Day school expansions bring increased choices

Tri-City JCC, Solel planning new offerings

MICHELLE ACKERMAN
Staff Writer
E-Mail
Options are expanding in the Valley this fall for parents who want to send their children to a Jewish day school. Beginning with the 1999-2000 school year, the Tri-City Jewish Community Center will offer an elementary school, and The Solel School will offer a middle school.

The JCC, located at 1965 E. Hermosa Drive in Tempe, which has previously offered a preschool and kindergarten, will add a first grade come fall, and will continue to add a new grade each year through the sixth grade. Expansion through eighth grade hasn't yet been ruled out.

Cynthia Benedict, the school's director, said she feels now is the time for expansion, based on the overwhelming parent support the school received in response to the proposal.

"There's ... a growing disillusionment with certain local schools - not the districts, but certain individual schools - where some of our members live," she explained. "(This is) because of class size. Having had their children here since they were infants, they've grown accustomed to the advantages of having small classes, and individualized instruction and a more nurturing environment than in public school situations."

The expansion was approved by the JCC's board of managers last April.

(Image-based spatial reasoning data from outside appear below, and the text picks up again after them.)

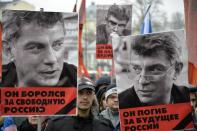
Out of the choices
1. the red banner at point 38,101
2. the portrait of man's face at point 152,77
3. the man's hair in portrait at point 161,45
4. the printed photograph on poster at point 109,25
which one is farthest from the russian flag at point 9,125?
the printed photograph on poster at point 109,25

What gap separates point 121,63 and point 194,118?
872mm

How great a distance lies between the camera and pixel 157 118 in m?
6.54

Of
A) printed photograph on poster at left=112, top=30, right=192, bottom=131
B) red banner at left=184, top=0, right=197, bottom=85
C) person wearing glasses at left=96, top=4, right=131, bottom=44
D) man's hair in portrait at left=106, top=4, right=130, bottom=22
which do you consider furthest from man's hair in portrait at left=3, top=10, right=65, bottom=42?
man's hair in portrait at left=106, top=4, right=130, bottom=22

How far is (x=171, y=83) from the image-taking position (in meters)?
6.61

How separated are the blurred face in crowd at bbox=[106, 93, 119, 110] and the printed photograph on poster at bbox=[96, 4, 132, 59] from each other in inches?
161

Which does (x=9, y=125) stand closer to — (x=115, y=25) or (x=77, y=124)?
(x=77, y=124)

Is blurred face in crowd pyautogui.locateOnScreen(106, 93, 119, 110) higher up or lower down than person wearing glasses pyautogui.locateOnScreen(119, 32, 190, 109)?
lower down

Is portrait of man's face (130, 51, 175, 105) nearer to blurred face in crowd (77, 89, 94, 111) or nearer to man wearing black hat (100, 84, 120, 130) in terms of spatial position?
blurred face in crowd (77, 89, 94, 111)

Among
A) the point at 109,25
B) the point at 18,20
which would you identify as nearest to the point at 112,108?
the point at 18,20

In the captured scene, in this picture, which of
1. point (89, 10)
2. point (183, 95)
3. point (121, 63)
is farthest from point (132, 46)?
point (89, 10)

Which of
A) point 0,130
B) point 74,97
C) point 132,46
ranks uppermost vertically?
point 132,46

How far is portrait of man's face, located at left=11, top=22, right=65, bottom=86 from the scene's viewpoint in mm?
6820

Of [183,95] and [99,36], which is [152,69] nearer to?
[183,95]

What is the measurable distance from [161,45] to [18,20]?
4.69ft
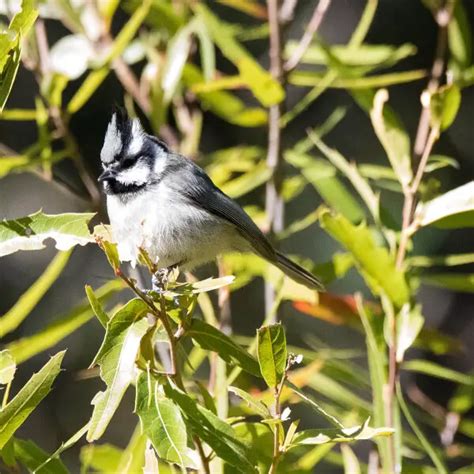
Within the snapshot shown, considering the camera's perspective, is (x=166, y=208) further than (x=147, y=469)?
Yes

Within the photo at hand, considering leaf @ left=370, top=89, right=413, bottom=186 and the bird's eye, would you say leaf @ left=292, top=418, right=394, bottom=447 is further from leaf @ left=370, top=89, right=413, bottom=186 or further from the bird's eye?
the bird's eye

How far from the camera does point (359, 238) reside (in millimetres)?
1593

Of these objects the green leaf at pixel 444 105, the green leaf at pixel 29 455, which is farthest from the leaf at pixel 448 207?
the green leaf at pixel 29 455

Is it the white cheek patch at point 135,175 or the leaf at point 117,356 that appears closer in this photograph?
the leaf at point 117,356

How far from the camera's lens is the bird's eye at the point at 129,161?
2170mm

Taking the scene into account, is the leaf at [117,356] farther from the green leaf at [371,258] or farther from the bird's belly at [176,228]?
the bird's belly at [176,228]

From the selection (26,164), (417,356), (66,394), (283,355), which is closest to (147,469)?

The first grade program, which so far has eight students enrolled, is being developed with the help of local religious school directors and primary grade teachers, and the Salt Lake City JCC Day School.

Deena Charnofsky, who is in her fourth year as the kindergarten teacher at the Tri-City JCC, has been tapped to take over the first grade, and a new kindergarten teacher will be hired.

An $8,000 grant from the Jewish Federation of Greater Phoenix's Commission on Jewish Continuity and Community, which was approved in June of 1998, will help with some of the start-up costs, while additional funding will come from tuition fees, fund-raising activities and donations.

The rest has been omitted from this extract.